**Source records**:

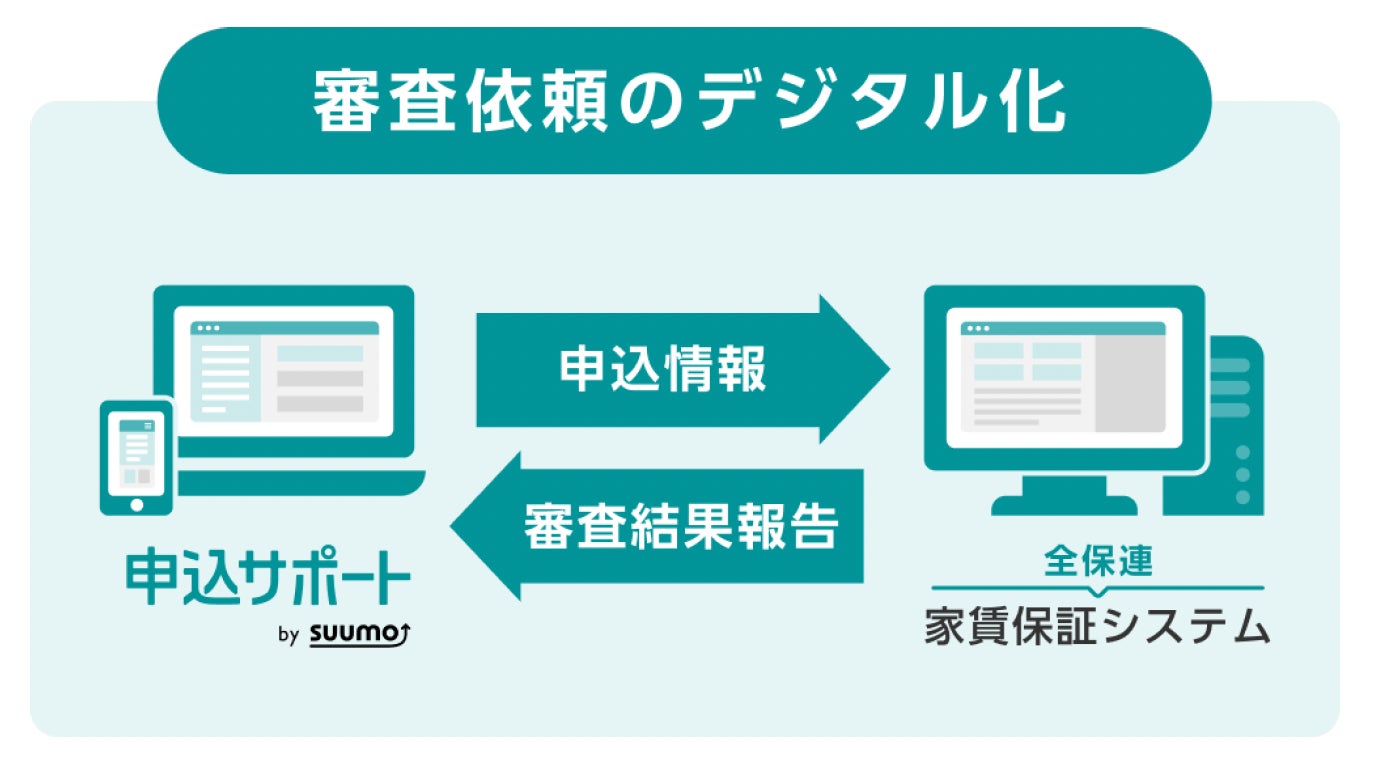 審査依頼のデジタル化

申込情報

審査結果報告

申込サポート
by SUUMO

全保連
家賃保証システム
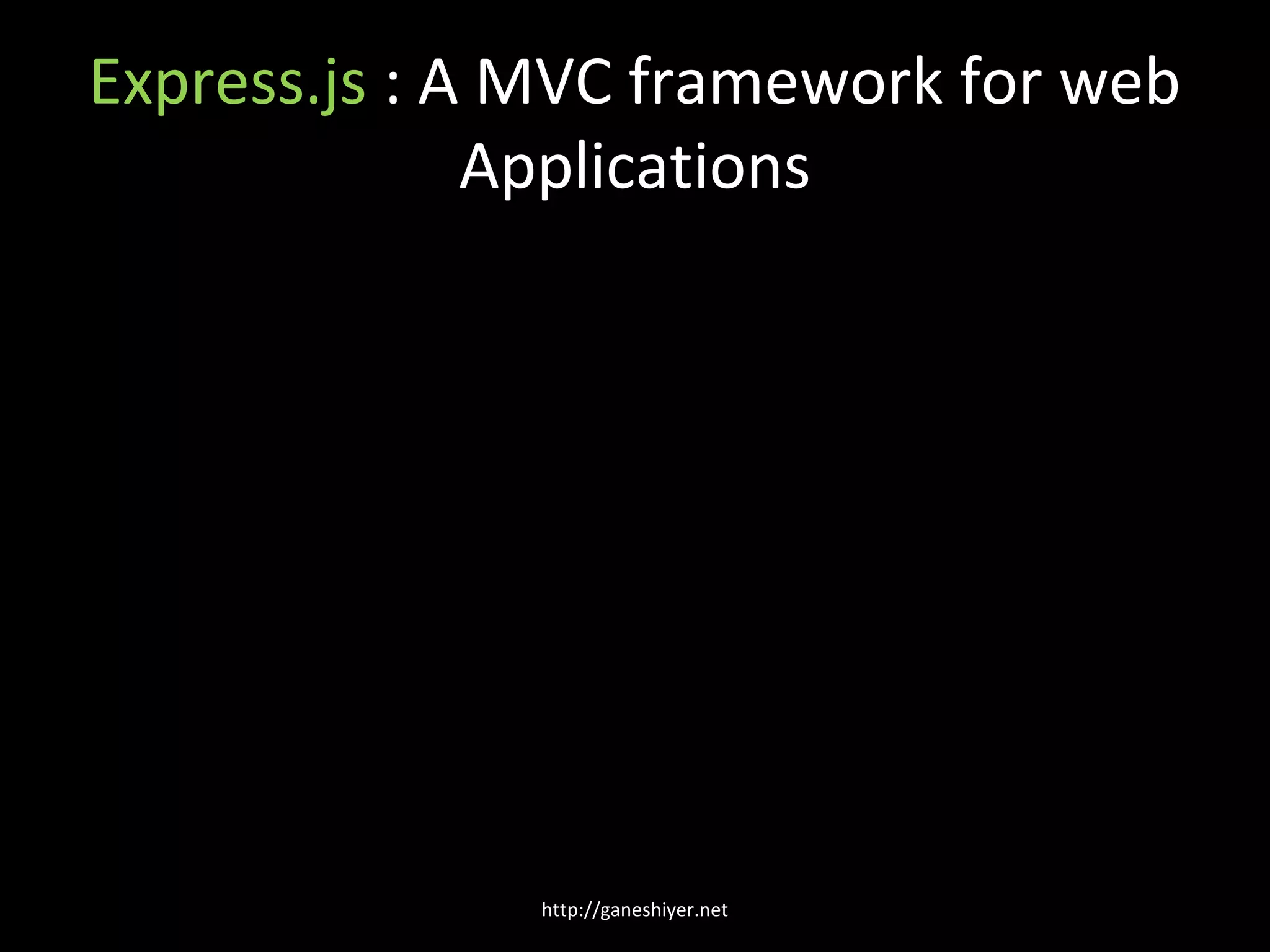 Express.js : A MVC framework for web Applications

http://ganeshiyer.net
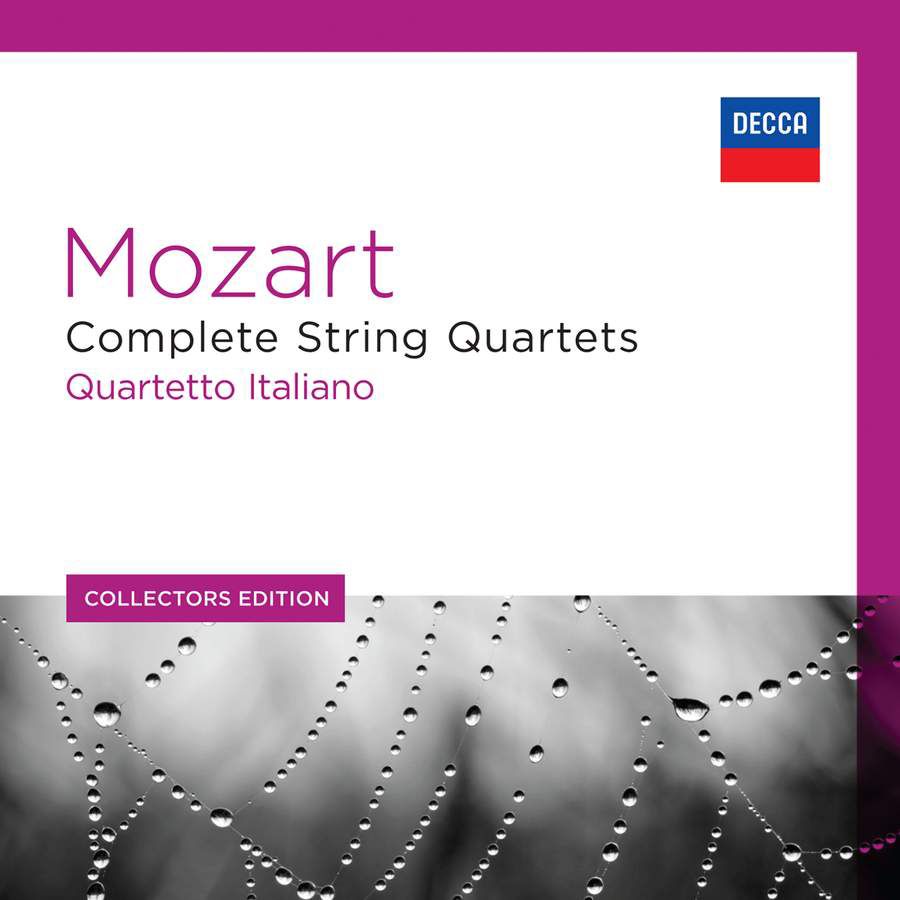 DECCA

Mozart
Complete String Quartets
Quartetto Italiano

COLLECTORS EDITION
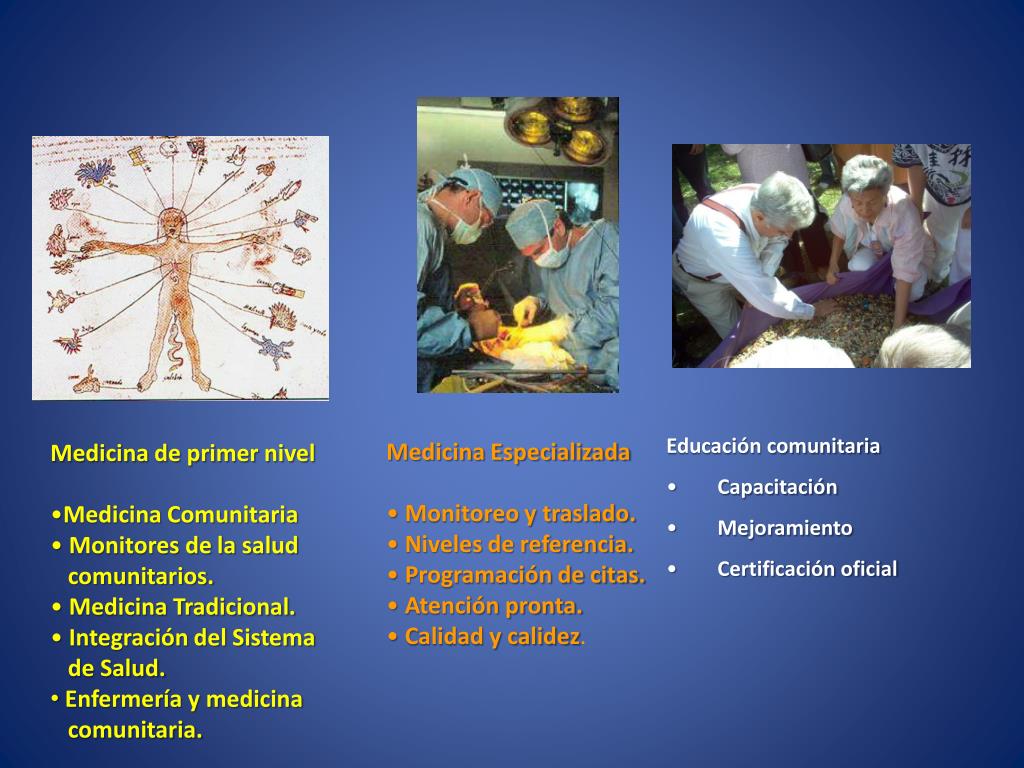 Medicina de primer nivel

•Medicina Comunitaria
• Monitores de la salud comunitarios.
• Medicina Tradicional.
• Integración del Sistema de Salud.
• Enfermería y medicina comunitaria.

Medicina Especializada

• Monitoreo y traslado.
• Niveles de referencia.
• Programación de citas.
• Atención pronta.
• Calidad y calidez.

Educación comunitaria

• Capacitación
• Mejoramiento
• Certificación oficial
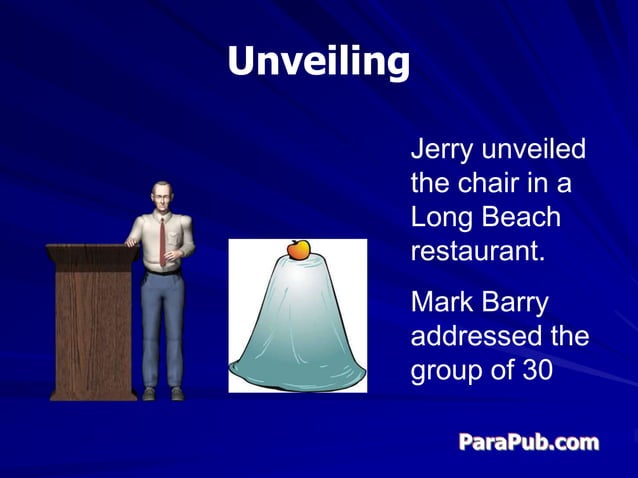 Unveiling

Jerry unveiled the chair in a Long Beach restaurant.

Mark Barry addressed the group of 30

ParaPub.com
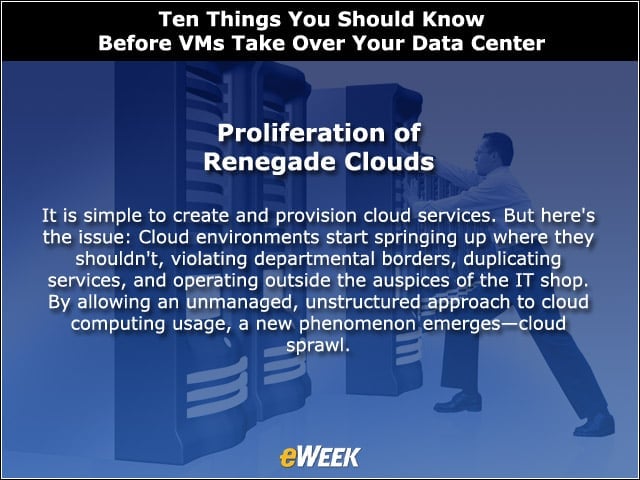 Ten Things You Should Know
Before VMs Take Over Your Data Center

Proliferation of
Renegade Clouds

It is simple to create and provision cloud services. But here's the issue: Cloud environments start springing up where they shouldn't, violating departmental borders, duplicating services, and operating outside the auspices of the IT shop. By allowing an unmanaged, unstructured approach to cloud computing usage, a new phenomenon emerges—cloud sprawl.

eWEEK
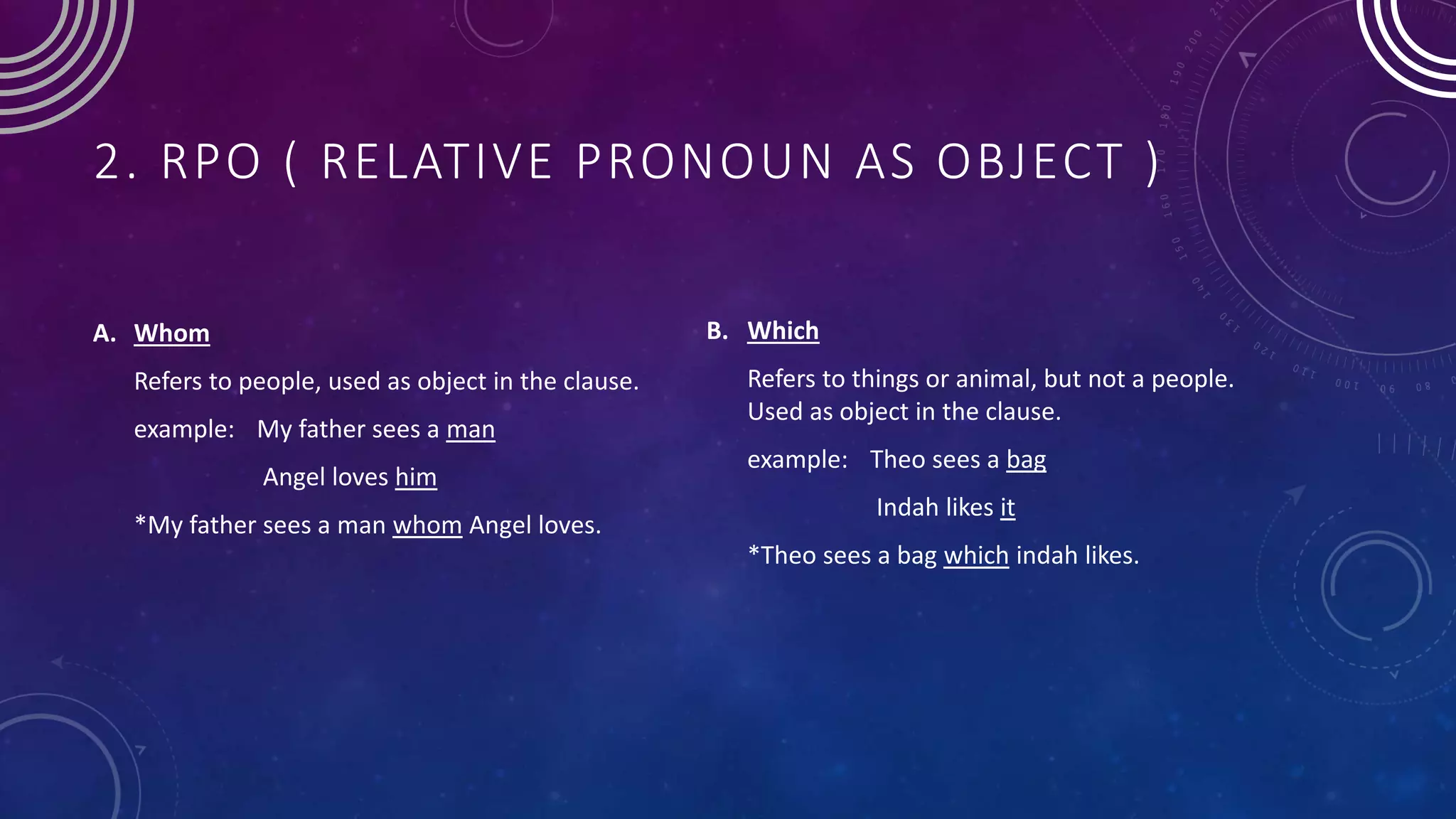 2. RPO ( RELATIVE PRONOUN AS OBJECT )

A. Whom

Refers to people, used as object in the clause.

example: My father sees a man

Angel loves him

*My father sees a man whom Angel loves.

B. Which

Refers to things or animal, but not a people. Used as object in the clause.

example: Theo sees a bag

Indah likes it

*Theo sees a bag which indah likes.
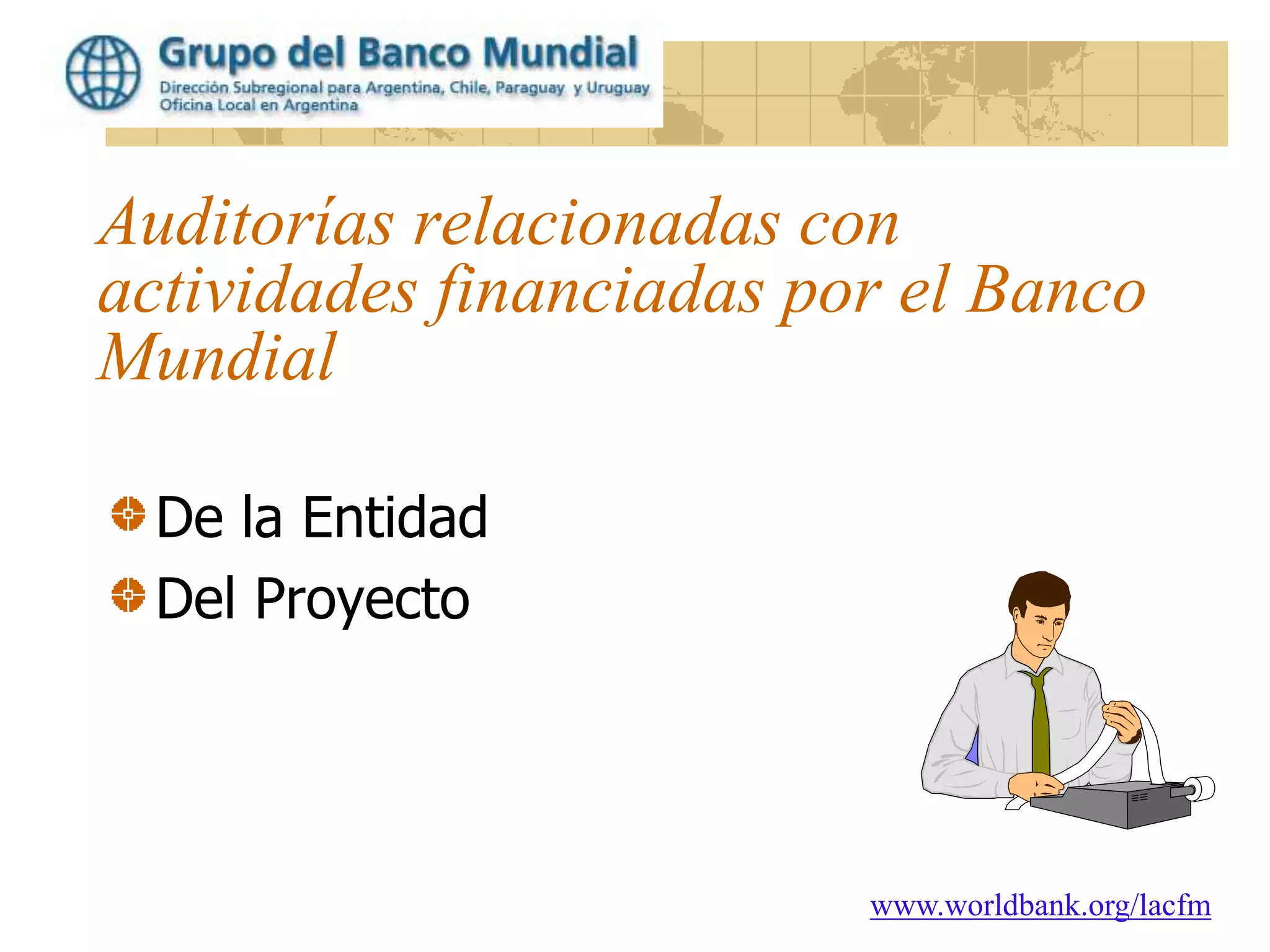 Grupo del Banco Mundial
Dirección Subregional para Argentina, Chile, Paraguay y Uruguay
Oficina Local en Argentina

Auditorías relacionadas con actividades financiadas por el Banco Mundial

De la Entidad
Del Proyecto

www.worldbank.org/lacfm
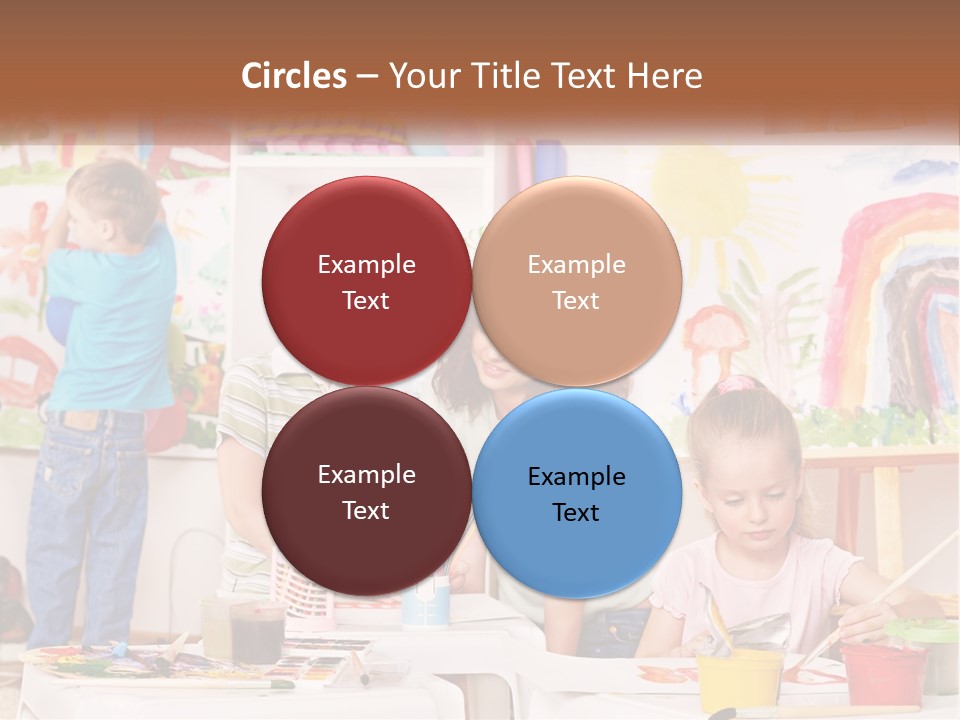 Circles – Your Title Text Here

Example Text

Example Text

Example Text

Example Text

**Exercise goal**: Only lines holding the word "Theo" are wanted; copy each one from the listing.

**Result of the task**:
example: Theo sees a bag
*Theo sees a bag which indah likes.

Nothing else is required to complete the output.